Mir ist da ein Konstrukt mit einer Art Auftragswarteschlange vorgeschwebt. D.h. alle Request-Threads stellen ihre Leseanfragen und Schreibaufträge an eine zentrale Stelle und zumidest die Schreibaufträge müssen synchronisiert werden.
Naja, vielleicht ist das Ganze doch nicht so einfach, dann steige ich halt lieber auf die Datenbank um.
So eine Datenbank ist für viele Webanwendungen eigentlich zuviel des Guten, hab ich gehört und in diesem Fall ist das halt so.

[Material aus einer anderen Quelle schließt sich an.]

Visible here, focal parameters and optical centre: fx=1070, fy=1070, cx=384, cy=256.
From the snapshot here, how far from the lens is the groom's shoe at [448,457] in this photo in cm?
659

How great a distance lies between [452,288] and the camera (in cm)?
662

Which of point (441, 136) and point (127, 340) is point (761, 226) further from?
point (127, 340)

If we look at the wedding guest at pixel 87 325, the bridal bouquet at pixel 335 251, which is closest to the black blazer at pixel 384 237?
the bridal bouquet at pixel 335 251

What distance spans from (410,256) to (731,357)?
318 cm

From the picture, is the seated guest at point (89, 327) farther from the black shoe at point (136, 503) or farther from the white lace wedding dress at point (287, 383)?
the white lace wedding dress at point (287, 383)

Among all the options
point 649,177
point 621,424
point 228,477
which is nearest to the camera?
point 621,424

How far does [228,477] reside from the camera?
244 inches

Ich hab die Wahl zwischen einer Datenbank mit ca. 15 Tabellen mit Vererbungsbeziehungen und was weiss ich nicht allem, wird ein recht umständliches Datenmodell. Oder ich nehme drei Dateien, zwei mal XML aus denen fast nur gelesen wird und einer csv in die fast nur geschrieben wird. Die Belastung durch die Datenbank auf technischer Seite interessiert mich nicht, die ist eh schon da und läuft, ich wollte es nur etwas vereinfachen.


----------



## nillehammer (25. Mai 2012)

minnime hat gesagt.:
			
		

> wird ein recht umständliches Datenmodell. Oder ich nehme drei Dateien, zwei mal XML aus denen fast nur gelesen wird und einer csv in die fast nur geschrieben wird. Die Belastung durch die Datenbank auf technischer Seite interessiert mich nicht, die ist eh schon da und läuft, ich wollte es nur etwas vereinfachen.


Das ist ein legitimer Gedankengang. Gerade bei stark baumartigen Datenstrukturen finde ich XML auch viel besser als Datenbanktabellen. Ich denke nur, dass es bei XML in Files am Ende so viele Probleme zu lösen gibt, dass sie die Vereinfachung der Datenstruktur überwiegen.

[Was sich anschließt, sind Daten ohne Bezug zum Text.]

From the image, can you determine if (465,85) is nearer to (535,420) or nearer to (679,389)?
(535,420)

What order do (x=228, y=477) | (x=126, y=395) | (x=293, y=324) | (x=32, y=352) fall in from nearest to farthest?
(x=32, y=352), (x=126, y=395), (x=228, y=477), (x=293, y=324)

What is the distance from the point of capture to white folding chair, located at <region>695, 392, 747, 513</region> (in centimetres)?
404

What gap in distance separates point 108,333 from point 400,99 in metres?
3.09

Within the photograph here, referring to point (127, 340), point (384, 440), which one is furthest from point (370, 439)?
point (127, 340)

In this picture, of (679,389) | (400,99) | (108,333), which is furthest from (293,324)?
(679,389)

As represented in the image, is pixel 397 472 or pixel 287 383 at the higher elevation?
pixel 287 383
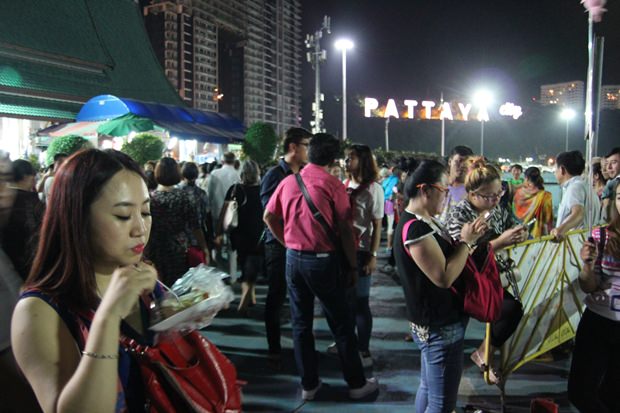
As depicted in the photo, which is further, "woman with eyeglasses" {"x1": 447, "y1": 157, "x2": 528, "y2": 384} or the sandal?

Du hattest ja im ersten Post nach APIs gefragt. Da fallen mir als Stichpunkte _Objektdatenbanken_ und _Dokument/XML-Datenbanken_ ein. Bei ersteren werden direkt die Java-Objekte gespeichert. DB4O ist da wohl die bekannteste. Bei zweiteren wird genau das gespeichert, über das Du hier nachdenkst, XML-Dokumente. Ich habe mir beides mal angeschaut, bin dann aber wieder zur relationalen Datenbank gekommen. Grund war eigentlich nur meine Faulheit, mich in eine neue API einzuarbeiten. Relationale DBs sind eben meist schon da, man selbst (und andere Entwickler auch) kennt die API usw.


----------



## minnime (25. Mai 2012)

Die Idee mit den anderen Datenbanktypen ist gut, geht aber nicht weil ich am Server keine andere Software installieren darf und auch nicht will. Entweder ich nehme die vorhandene Oracle-Datenbank oder Dateien. Die Alternative ist, die Datenbank als Dateisystem zu missbrauchen, was ich aber unschön finde. Oder es wird eine hybride Lösung indem die hierarchischen Daten, die den Inhalt der Anwendung beschreiben als XML in der Datenbank ablege, was ja direkt möglich ist und die von der Anwendung kommenden Daten werden klassisch relational gespeichert.

Auf jeden Fall danke ich danke danke für die Antworten.


----------